There will be no holding them back, after their team, the Saskatchewan Roughriders, beat the Calgary Stampeders last Sunday to earn a berth in this Sunday’s Grey Cup… which is being hosted by the city of Regina.

Win or lose, they may be difficult to live with or work with next week.

Shelley Empey, a lab technician at Fraser Canyon Hospital, had less than 12 hours to organize our “Rider Nation, Hope Chapter” photo shoot for sundown on Tuesday — but a half dozen jumped at the opportunity to show their Rider pride. Like Empey and her husband Evan, most were born and raised in Saskatchewan, including former Rosthern resident Nichole Desjardins, wearing her new watermelon helmet.

“I’ve worn them before,” said Desjardins, “but this is the first one I’ve made.

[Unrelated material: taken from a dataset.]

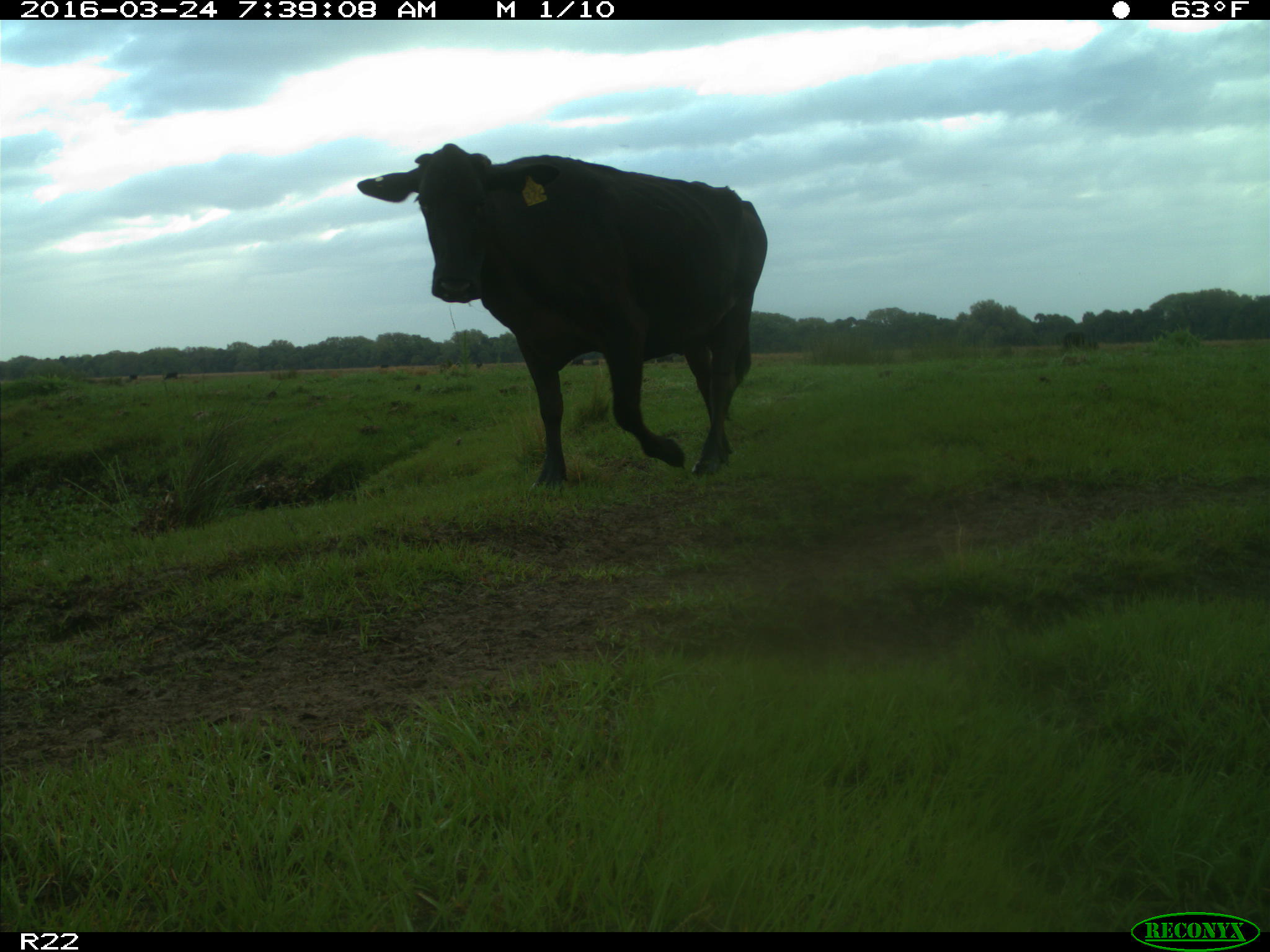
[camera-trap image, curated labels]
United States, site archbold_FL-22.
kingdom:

It’s my first carve.”

A Riders sweater and matching mittens complimented her head gear.

“I’ve been a fan since the day I was born, I’m sure,” said Desjardins. “I’ve spent almost half my life in B.C. now — and I’ll never not be a Riders fan.

“I bleed green!”

Curiously, Desjardins has never been to a Riders’ game in Regina, though she’s worn the green in BC Place a number of times.

Jon Polishak, who couldn’t make the photo shoot, spent a lot of time in the old Taylor Field stadium when he lived in Regina in the 1990s.

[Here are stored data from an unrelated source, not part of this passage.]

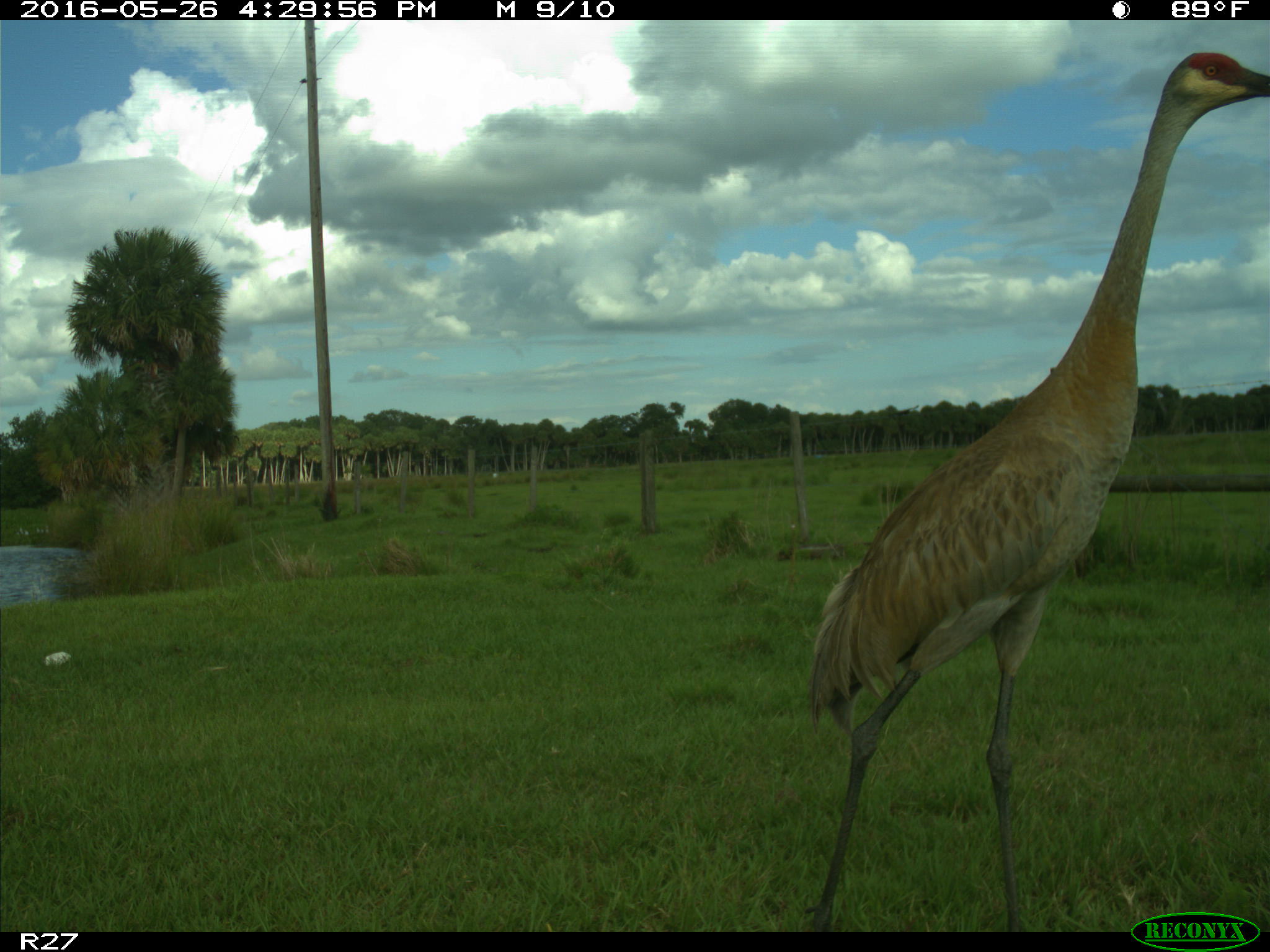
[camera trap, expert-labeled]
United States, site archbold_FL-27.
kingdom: Animalia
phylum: Chordata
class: Aves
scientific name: Aves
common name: birds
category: unidentified bird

“I used to play for the Regina Lions’ band and we played at the Riders’ games,” said Polishak, an English and theatre teacher at Hope Secondary… a hot-bed of Saskatchewan-born staff members.

“One of my first jobs was working in the concession at the stadium,” he added. “After half time, they’d send me out to sell left-over hot dogs in the stands.”

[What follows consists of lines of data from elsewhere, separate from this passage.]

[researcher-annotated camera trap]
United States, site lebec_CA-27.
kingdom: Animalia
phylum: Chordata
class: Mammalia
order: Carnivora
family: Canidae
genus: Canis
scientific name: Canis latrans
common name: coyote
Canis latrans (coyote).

Polishak recalled the last time the Riders met the Hamilton Tiger Cats in the Grey Cup. It was 1989 and Dave Ridgway scored a last-second field goal to win it 43-40 for the Riders.

Fun facts: the Tiger Cats’ head coach, Kent Austin, was the Riders’ quarterback in 1989 — and his starting quarterback this Sunday is former Rider, Henry Burris… who’ll be passing to former outstanding Riders’ receiver Andy Fantuz.

Hope Secondary’s principal, Rosalee Floyd, is a long-time fan — though she’ll be out of town on Sunday. Her husband Len is a Rider fan as well… despite another fun fact. He’s American, from Montana. They lived just across the border in Opeim (population 85, in 2010) and they’d come across the border to the Riders’ games.

“I think it’s going to be a good game — but I highly anticipate a Rider win,” said Floyd.

Not so fast, though. The Riders are favoured to win over the Tiger Cats — but if you’re a true Riders fan, you’ve got to be ready for really bad stuff to happen.

The Riders’ Grey Cup wins are so memorable because there have been so few of them. As in three. That’s the least Grey Cup wins of any CFL team.

Meanwhile, the Riders have the record for the most Grey Cup losses, at 15. Five losses for every win. They last won in 2007.

A win will sit fine with Empey, who said the spirits can run a little high when the Riders are struggling in a big game.

“The language from the ‘gentlemen’ gets quite colourful when the boys are down.

“The guys wear their hearts on their sleeves when it comes to their beloved Riders,” she added.

Small wonder, when they have a history of heart-breaking losses — the most recent in 2009 when Saskatchewan had the win guaranteed after Montreal missed on a late field goal… only to be called for too many green men on the field.

Montreal got to try again, from 10 yards closer and they won by a single point.

“Hopefully the Riders practice counting from 1 to 12 before the big show,” said Empey, grinning.